Kapern: Sie haben eben in Sachen WM-Vergabe 2006 Transparenz gefordert. Diese Forderung nach Transparenz gehört ja, nehmen Sie mir es nicht krumm, einfach zum Standardrepertoire. Damit ist noch nichts Genaues gesagt. Der DFB hat eine eigene Untersuchung gestartet. Er hat der Staatsanwaltschaft die Aktenschränke öffnen müssen. Was an Transparenz fehlt Ihnen da noch? Was genau verstehen Sie unter Transparenz? Durch was wollen Sie durchblicken können?
Freitag: Ich glaube, dass da mehrere Punkte eine Rolle spielen. Erstens ist für die Öffentlichkeit noch nicht ganz klar geworden, ob mit dem Bericht von Freshfields dieses Kapitel für den Deutschen Fußballbund abgeschlossen ist. Es gibt Äußerungen, die lassen das vermuten. Wir haben uns aber auch im Sportausschuss mit dem Bericht von Freshfields - Herr Dr. Dube war selber als Berichterstatter im Ausschuss - befasst und mir persönlich reicht zum Beispiel der Satz nicht, es gibt keinen Beleg, dass die WM gekauft worden ist, aber es gibt auch keinen Beweis für das Gegenteil. Beides ist nach wie vor möglich und ich erwarte eigentlich, dass man spätestens dann, wenn staatliche Ermittlungen möglicherweise noch was ans Licht bringen, dass man dann auch innerhalb des DFB weiter daran arbeitet. Das kann nicht der Schlusspunkt gewesen sein.
Kapern: Jetzt haben Sie eben etwas gesagt, Frau Freitag, das hat mich aufhorchen lassen, als Sie das Geschäftsgebaren des Deutschen Fußballbundes ansprachen und sagten, die Gemeinnützigkeit könne da in Frage gestellt sein. Was genau meinen Sie damit? Welche Geschäfte und was würde eine Aberkennung der Gemeinnützigkeit bedeuten?

*AUFGABENSTELLUNG 1*: Gib aus den Einträgen die Zeilen wortgetreu wieder, beginnend mit der Zeile, die „How far from“ enthält, und endend mit der Zeile, die „2.05 meters“ enthält.
Der Interviewauszug und die Einträge stehen in keinem Zusammenhang miteinander.

(Ein Datenblock)

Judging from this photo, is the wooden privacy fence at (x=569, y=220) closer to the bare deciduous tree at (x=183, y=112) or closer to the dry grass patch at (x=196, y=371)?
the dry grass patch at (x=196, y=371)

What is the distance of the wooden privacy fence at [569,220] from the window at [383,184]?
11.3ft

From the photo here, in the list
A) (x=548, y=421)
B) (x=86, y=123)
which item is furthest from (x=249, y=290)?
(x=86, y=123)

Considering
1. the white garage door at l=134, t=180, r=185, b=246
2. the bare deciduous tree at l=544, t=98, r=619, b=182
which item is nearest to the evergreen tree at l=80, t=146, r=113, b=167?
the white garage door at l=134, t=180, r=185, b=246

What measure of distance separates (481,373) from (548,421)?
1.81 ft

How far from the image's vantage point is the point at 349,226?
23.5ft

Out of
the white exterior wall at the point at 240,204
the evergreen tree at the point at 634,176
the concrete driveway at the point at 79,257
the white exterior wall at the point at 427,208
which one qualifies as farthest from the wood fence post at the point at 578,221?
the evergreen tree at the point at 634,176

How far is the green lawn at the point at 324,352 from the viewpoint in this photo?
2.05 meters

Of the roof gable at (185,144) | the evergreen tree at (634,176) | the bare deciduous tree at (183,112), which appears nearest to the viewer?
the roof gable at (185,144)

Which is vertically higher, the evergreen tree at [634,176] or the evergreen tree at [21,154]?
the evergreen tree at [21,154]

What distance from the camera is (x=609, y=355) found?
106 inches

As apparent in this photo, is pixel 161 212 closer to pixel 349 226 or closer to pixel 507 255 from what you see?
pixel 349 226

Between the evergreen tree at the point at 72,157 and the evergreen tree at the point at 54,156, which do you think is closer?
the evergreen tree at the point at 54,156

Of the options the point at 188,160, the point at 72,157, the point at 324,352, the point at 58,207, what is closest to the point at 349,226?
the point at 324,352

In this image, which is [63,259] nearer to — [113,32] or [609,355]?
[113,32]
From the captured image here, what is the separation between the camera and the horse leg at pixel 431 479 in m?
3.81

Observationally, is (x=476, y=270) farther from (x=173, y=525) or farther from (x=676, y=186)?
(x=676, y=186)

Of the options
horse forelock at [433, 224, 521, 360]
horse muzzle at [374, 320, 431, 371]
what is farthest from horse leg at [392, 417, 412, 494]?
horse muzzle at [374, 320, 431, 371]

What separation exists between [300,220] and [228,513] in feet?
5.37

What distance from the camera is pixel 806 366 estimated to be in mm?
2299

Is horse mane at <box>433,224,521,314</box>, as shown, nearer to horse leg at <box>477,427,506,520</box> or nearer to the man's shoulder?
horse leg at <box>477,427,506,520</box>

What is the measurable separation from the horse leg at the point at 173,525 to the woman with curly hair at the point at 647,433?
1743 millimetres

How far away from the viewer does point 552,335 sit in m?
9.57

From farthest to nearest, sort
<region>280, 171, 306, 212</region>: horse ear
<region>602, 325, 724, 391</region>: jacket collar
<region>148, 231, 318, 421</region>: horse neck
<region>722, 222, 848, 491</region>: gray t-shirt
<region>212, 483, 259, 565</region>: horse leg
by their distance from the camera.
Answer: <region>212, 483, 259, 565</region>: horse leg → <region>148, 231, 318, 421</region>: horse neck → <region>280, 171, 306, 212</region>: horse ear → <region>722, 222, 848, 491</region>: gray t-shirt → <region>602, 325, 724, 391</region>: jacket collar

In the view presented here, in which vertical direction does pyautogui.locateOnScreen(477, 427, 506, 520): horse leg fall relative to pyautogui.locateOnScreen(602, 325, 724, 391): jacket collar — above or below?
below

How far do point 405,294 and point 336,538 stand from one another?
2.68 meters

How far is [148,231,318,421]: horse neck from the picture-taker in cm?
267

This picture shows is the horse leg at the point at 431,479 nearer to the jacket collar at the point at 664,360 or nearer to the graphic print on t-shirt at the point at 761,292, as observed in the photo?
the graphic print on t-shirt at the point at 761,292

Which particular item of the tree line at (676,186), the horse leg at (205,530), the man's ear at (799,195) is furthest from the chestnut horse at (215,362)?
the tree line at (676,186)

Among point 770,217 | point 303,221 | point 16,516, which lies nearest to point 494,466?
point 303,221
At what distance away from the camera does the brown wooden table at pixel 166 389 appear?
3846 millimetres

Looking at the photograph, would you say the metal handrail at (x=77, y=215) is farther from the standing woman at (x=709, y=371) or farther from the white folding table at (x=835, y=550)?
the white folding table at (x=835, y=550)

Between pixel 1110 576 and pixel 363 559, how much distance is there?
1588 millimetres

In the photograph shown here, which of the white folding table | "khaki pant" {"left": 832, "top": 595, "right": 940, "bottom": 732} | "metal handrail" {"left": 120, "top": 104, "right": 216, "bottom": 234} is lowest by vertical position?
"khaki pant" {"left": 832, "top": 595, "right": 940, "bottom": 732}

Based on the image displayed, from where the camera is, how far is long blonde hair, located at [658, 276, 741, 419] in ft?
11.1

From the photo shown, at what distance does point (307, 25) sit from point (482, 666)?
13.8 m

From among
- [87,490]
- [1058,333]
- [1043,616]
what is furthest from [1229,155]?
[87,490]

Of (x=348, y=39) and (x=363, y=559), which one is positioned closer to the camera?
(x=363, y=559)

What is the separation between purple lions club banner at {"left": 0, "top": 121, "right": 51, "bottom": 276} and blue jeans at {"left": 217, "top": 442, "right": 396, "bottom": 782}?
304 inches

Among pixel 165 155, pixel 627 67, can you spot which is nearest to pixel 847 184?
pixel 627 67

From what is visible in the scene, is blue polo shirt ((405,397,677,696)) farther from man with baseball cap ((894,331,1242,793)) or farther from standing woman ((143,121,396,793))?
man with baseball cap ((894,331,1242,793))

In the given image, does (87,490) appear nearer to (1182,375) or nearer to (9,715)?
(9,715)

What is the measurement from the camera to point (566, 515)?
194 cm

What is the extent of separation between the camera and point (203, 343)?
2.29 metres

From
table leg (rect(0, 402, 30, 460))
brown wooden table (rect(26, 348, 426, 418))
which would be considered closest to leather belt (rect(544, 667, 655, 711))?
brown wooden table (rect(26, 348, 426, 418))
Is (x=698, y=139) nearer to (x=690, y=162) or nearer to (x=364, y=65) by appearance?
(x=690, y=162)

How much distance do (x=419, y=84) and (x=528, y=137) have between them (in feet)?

*AUFGABENSTELLUNG 2*: Liste alle Fragesätze auf, die Kapern im Interviewauszug stellt.

*LÖSUNG 1*:
How far from the image's vantage point is the point at 349,226?
23.5ft

Out of
the white exterior wall at the point at 240,204
the evergreen tree at the point at 634,176
the concrete driveway at the point at 79,257
the white exterior wall at the point at 427,208
which one qualifies as farthest from the wood fence post at the point at 578,221?
the evergreen tree at the point at 634,176

How far is the green lawn at the point at 324,352 from the viewpoint in this photo?
2.05 meters

*LÖSUNG 2*:
- Was an Transparenz fehlt Ihnen da noch?
- Was genau verstehen Sie unter Transparenz?
- Durch was wollen Sie durchblicken können?
- Was genau meinen Sie damit?
- Welche Geschäfte und was würde eine Aberkennung der Gemeinnützigkeit bedeuten?